### Text
○ ○ ○ ○ ○
From aging populations to breakthroughs in biotech, healthcare remains one of the most durable and dynamic sectors in the global economy. For investors willing to ride out the stock market’s ebbs and flows, exposure to global healthcare equities offers a way to tap into a set of secular trends that may be hard to ignore.
Aging Populations Are Reshaping Demand
According to a 2022 Statistics Canada report, nearly one in five people is over the age of 65, a proportion expected to rise to almost 25% (1 in 4 people) by 2068. The World Health Organization projects that, in 25 years, there will be 2 billion people aged 60 and older globally. That’s roughly double the current number.
According to the Public Health Agency of Canada, 73% of Canadian adults aged 65+ live with at least one chronic condition. Older adults are more likely to live with chronic illnesses — including heart disease, diabetes, arthritis, and cancer — which require sustained care and medication. This long-term, often complex, care tends to generate steady demand for pharmaceuticals, medical devices, diagnostics, and home-based care — areas where large global healthcare firms are heavily involved.
○ ○ ○ ○ ○
### Records shown
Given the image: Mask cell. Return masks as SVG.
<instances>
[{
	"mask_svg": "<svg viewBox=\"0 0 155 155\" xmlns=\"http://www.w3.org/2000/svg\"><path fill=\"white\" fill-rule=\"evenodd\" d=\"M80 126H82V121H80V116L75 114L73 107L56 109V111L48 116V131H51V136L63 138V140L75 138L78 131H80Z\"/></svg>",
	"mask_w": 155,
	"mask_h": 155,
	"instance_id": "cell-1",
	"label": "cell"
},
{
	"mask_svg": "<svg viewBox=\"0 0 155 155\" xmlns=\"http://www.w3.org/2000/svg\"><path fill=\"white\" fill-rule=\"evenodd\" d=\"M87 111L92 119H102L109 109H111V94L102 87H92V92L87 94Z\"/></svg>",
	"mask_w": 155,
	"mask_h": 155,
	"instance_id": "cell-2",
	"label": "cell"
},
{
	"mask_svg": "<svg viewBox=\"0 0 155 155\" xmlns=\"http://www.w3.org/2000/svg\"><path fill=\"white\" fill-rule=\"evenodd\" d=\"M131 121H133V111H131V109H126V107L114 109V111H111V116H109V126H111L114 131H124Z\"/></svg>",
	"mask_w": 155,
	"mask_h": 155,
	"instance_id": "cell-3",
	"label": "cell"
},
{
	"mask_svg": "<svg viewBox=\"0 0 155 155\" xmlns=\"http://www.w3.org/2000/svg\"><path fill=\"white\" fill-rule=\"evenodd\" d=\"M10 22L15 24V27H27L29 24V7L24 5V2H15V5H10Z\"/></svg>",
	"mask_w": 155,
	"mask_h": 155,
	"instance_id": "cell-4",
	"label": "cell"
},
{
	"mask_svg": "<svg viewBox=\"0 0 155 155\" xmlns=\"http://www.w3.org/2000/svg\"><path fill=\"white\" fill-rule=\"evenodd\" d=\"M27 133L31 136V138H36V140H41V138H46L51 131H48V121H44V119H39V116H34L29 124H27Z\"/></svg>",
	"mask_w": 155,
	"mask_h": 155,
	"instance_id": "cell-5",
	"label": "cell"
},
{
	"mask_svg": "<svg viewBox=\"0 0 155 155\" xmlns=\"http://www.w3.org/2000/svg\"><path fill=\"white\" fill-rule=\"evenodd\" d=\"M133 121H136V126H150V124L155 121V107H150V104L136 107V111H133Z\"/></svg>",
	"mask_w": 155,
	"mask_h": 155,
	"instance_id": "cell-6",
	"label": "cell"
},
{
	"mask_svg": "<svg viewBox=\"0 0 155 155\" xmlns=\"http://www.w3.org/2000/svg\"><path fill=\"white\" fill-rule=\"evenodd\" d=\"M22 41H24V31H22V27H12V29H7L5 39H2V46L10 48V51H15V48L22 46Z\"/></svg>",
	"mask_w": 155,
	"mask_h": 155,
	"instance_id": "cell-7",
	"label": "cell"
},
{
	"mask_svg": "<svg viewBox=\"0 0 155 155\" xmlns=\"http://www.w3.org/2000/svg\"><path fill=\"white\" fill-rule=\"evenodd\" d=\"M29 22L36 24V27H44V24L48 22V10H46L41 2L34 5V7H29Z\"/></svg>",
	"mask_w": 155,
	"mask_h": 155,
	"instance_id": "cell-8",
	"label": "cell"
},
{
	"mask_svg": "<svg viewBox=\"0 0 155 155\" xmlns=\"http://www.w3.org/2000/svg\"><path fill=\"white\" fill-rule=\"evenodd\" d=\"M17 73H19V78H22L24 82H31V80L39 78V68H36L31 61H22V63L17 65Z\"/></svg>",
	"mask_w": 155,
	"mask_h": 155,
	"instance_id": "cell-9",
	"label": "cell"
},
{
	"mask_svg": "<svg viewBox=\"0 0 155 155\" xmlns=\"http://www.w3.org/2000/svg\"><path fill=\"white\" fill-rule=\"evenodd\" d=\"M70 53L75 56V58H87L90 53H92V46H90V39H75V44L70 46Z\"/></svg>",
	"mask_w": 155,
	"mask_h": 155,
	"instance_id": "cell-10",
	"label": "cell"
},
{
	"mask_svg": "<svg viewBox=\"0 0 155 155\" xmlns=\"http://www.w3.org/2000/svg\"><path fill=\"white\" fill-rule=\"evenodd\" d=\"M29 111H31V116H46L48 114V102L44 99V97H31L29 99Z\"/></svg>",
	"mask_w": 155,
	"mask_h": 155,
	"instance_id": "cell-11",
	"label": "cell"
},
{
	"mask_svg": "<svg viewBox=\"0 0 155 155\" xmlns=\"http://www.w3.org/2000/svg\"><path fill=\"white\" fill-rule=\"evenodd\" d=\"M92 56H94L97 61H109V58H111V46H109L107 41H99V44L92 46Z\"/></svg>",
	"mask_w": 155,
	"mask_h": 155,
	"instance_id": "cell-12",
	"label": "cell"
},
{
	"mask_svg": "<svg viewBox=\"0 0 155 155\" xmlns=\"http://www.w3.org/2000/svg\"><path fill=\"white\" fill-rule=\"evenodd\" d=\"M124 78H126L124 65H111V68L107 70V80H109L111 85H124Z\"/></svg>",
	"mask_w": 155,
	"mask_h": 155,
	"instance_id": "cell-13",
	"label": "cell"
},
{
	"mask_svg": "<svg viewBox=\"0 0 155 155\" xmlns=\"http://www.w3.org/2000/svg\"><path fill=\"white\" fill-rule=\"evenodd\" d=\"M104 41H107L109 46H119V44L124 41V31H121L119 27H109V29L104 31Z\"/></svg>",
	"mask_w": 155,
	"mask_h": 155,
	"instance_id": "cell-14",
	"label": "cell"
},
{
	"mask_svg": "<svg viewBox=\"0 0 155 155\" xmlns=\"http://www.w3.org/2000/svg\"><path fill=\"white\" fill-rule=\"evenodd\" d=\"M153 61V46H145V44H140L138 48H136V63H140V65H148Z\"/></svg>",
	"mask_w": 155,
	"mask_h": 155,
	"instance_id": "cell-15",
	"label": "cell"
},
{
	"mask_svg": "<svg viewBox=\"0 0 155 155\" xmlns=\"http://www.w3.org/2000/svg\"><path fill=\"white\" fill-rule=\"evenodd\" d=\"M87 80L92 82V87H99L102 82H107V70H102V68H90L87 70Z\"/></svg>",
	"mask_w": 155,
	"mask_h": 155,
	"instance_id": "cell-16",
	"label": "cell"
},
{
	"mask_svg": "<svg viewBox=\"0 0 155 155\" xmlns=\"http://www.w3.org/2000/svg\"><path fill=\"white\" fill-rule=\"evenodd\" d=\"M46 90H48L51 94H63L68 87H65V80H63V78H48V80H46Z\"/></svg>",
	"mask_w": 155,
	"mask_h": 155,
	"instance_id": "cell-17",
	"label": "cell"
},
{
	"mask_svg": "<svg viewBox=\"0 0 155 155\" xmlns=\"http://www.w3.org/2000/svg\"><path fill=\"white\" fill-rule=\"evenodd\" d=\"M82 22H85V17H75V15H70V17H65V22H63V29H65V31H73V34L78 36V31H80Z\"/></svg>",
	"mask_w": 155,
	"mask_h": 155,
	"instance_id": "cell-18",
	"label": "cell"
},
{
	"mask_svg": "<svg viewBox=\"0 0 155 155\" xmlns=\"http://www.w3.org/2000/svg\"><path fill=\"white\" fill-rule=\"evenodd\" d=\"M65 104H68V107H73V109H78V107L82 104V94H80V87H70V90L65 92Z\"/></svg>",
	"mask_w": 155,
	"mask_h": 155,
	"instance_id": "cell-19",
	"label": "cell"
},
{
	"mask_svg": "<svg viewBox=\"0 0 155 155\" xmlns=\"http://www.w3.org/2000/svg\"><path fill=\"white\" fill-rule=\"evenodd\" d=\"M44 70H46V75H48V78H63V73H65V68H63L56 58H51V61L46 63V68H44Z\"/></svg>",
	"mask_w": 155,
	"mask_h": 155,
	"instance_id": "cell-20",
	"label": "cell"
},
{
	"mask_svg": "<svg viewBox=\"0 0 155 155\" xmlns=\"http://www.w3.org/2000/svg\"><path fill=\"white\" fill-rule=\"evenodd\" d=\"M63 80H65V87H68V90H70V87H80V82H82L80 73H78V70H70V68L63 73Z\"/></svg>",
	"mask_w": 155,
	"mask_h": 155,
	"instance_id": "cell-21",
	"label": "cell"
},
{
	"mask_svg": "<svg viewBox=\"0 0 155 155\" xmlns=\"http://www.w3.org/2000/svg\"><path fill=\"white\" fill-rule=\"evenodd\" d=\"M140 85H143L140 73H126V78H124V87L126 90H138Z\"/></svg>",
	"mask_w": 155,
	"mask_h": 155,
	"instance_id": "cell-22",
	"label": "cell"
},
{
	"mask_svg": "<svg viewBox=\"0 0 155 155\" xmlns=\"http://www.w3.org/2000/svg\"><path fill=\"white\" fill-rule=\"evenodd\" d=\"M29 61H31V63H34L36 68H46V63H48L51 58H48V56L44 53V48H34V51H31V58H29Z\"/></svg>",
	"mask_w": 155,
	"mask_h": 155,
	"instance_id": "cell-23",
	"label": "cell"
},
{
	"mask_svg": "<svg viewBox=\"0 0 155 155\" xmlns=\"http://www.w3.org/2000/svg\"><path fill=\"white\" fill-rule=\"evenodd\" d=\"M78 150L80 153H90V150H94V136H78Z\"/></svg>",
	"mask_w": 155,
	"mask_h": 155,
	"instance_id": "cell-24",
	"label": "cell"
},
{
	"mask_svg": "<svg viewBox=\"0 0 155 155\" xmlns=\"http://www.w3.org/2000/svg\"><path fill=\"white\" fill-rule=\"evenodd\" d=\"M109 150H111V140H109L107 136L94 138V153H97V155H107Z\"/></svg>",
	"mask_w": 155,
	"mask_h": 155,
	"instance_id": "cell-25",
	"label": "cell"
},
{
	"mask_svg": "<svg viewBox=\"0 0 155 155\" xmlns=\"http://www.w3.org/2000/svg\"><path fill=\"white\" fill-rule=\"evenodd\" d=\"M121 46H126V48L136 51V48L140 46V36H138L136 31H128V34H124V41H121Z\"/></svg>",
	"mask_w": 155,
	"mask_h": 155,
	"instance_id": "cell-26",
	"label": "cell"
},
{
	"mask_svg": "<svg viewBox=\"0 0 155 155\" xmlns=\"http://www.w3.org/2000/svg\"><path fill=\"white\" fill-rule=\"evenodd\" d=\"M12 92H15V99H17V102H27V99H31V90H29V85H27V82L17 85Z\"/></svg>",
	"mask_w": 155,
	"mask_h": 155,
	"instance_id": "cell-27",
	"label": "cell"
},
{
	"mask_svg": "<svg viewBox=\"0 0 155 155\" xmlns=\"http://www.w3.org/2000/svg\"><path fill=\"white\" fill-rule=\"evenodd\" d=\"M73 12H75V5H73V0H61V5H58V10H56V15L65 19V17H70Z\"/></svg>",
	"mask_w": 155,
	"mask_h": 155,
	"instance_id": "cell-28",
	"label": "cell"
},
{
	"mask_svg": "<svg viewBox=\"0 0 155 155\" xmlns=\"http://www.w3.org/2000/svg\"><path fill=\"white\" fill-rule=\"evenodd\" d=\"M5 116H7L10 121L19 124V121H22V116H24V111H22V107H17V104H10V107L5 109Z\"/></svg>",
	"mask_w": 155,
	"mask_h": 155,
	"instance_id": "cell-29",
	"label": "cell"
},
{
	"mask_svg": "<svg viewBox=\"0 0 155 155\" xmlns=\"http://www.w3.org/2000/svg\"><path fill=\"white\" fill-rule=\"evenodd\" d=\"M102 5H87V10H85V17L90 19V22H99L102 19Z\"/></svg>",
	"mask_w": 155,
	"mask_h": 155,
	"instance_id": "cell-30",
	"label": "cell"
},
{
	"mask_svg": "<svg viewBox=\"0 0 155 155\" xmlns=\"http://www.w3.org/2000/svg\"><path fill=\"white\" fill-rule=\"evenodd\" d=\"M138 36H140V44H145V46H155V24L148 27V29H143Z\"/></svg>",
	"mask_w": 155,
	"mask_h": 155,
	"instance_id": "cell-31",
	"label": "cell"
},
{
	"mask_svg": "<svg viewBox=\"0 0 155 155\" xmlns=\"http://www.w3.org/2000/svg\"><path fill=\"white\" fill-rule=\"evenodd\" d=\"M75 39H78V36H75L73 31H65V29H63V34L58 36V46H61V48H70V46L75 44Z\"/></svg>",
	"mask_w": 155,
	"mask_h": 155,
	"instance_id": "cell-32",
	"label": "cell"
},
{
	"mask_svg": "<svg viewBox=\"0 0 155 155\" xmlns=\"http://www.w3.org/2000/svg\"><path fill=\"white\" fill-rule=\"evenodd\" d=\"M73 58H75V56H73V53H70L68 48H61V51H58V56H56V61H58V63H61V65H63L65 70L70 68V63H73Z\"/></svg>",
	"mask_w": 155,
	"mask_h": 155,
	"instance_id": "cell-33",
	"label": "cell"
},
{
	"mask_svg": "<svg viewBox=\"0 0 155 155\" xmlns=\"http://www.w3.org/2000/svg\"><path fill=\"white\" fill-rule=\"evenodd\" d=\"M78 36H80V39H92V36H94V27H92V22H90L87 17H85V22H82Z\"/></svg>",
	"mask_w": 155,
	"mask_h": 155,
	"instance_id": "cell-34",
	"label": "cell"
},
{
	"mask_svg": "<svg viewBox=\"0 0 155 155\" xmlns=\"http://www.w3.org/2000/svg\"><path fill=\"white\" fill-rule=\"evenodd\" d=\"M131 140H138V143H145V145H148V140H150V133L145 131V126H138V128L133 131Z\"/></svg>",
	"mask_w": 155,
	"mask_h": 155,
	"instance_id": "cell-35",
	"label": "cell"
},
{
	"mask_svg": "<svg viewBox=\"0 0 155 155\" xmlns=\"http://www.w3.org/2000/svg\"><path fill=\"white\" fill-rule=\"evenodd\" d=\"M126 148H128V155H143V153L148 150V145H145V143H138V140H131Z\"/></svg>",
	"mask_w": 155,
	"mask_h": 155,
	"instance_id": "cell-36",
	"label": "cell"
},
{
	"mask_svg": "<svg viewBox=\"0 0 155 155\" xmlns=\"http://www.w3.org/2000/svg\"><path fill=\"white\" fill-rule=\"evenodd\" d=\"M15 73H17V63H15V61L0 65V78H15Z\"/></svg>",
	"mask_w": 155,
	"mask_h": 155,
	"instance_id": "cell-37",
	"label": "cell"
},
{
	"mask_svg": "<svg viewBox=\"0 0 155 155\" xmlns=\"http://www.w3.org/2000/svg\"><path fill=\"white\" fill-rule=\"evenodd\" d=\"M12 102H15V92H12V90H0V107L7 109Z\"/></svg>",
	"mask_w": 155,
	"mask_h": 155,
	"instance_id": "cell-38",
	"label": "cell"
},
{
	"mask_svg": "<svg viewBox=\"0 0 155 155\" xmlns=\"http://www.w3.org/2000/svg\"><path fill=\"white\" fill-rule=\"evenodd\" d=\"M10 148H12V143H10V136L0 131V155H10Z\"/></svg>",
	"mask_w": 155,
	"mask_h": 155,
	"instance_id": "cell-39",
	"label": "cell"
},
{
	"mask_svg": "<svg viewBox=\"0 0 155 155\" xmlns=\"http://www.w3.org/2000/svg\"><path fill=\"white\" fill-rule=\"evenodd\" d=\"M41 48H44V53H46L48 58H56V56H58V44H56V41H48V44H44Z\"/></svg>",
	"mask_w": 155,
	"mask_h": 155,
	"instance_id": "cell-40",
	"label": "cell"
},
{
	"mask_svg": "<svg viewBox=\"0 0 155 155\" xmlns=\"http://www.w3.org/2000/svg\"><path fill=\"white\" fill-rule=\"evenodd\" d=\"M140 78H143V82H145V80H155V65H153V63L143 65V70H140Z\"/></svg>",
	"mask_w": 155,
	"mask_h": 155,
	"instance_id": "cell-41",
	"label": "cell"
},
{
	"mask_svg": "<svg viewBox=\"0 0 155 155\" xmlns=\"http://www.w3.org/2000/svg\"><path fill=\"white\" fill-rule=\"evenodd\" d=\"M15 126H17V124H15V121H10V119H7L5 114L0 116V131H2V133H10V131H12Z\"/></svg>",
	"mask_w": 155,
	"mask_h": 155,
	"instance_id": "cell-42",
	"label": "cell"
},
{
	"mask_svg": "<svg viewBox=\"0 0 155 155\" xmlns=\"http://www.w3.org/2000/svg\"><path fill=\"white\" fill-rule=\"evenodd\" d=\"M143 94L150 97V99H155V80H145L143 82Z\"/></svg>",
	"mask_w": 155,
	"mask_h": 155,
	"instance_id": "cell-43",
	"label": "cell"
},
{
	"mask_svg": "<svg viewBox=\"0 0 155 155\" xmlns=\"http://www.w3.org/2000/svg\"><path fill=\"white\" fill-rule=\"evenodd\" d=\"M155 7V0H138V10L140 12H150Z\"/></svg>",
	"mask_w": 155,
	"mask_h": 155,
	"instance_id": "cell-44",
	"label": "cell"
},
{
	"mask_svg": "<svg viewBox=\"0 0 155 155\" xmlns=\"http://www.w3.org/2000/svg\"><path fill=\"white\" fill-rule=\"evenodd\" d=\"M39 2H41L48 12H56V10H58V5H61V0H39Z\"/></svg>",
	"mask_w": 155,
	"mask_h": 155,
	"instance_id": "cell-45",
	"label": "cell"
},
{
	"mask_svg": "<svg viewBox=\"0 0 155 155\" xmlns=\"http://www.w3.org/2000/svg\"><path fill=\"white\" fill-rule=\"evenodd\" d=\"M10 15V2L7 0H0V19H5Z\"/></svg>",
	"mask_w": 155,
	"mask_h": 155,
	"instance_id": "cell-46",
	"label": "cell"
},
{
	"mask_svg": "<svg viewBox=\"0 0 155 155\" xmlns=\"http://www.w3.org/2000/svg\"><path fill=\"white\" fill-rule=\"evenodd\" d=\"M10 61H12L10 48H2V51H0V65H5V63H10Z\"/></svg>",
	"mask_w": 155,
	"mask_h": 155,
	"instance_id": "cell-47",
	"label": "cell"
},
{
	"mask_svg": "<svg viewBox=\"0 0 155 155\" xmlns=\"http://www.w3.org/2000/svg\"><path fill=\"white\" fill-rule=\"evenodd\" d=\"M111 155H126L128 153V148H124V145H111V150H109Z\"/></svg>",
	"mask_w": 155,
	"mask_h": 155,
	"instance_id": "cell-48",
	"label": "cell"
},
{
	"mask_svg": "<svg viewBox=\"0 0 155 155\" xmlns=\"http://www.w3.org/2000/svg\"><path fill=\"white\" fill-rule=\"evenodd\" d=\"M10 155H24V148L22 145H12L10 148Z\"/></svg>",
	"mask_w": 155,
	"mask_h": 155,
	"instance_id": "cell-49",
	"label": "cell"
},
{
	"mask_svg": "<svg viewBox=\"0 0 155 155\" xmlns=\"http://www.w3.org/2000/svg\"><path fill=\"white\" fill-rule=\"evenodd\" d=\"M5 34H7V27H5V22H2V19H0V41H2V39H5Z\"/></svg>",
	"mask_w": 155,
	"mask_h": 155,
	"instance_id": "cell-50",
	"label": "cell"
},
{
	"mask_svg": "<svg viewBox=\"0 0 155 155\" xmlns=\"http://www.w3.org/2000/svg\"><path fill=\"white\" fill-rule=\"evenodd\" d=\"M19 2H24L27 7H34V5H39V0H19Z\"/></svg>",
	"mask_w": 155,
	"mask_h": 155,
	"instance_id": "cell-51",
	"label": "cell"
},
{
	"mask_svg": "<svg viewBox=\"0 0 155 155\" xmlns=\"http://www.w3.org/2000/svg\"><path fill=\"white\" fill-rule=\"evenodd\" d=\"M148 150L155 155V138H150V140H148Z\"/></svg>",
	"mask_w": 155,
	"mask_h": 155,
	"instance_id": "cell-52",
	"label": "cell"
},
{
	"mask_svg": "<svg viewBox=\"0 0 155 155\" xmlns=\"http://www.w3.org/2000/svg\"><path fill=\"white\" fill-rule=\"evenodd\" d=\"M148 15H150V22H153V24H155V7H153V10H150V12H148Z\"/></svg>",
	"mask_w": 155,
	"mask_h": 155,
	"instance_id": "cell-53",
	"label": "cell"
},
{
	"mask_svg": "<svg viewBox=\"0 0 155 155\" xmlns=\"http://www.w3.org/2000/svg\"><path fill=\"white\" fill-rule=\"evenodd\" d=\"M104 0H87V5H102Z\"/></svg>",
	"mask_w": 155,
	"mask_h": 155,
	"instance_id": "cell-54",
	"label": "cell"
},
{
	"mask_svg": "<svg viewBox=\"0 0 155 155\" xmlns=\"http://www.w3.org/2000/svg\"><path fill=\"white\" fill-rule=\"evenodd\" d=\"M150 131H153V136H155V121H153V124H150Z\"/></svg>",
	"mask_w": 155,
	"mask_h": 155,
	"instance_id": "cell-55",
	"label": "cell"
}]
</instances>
○ ○ ○ ○ ○
### Check your understanding
a. Retype the passage of the healthcare text between "From aging populations" and "the current number.", inclusive.
b. Extend the healthcare text, picking up after its final sentence.

### Answers below
a.
From aging populations to breakthroughs in biotech, healthcare remains one of the most durable and dynamic sectors in the global economy. For investors willing to ride out the stock market’s ebbs and flows, exposure to global healthcare equities offers a way to tap into a set of secular trends that may be hard to ignore.
Aging Populations Are Reshaping Demand
According to a 2022 Statistics Canada report, nearly one in five people is over the age of 65, a proportion expected to rise to almost 25% (1 in 4 people) by 2068. The World Health Organization projects that, in 25 years, there will be 2 billion people aged 60 and older globally. That’s roughly double the current number.

b.
Rising Healthcare Spending
Across much of the world, healthcare spending is climbing faster than the economy itself — and Canada is no exception. According to the Canadian Institute for Health Information, health care spending in Canada is expected to reach $372 billion in 2024, or about $9,054 per person. That would represent 12.4% of national gross domestic product (GDP), the highest share ever recorded outside the pandemic years.
CIHI attributes this growth to structural drivers such as an aging population, higher wage pressures in hospitals, and continued post-pandemic system strain.
Access Is Expanding, But Gaps Remain
The global push toward universal health coverage is creating structural tailwinds for healthcare providers and pharmaceutical companies.
“Scaling up primary health care (PHC) interventions across low and middle-income countries could save 60 million lives and increase average life expectancy by 3.7 years by 2030," the World Health Organization noted in a 2025 fact sheet.
For global healthcare firms, particularly those focused on vaccines, diagnostics, and affordable treatments, this unmet demand represents a significant — and moral — imperative.
In Canada, while universal healthcare covers many essential services, gaps remain in areas like prescription drug coverage and mental health services. Canadian firms and public institutions such as WHO have increasingly taken part in global health partnerships, contributing to initiatives like the Access to COVID-19 Tools ACT Accelerator and Gavi, the Vaccine Alliance.
For multinational healthcare providers, this expanding access — though uneven — points to a significant long-term need, particularly for vaccines, diagnostics, and affordable treatments.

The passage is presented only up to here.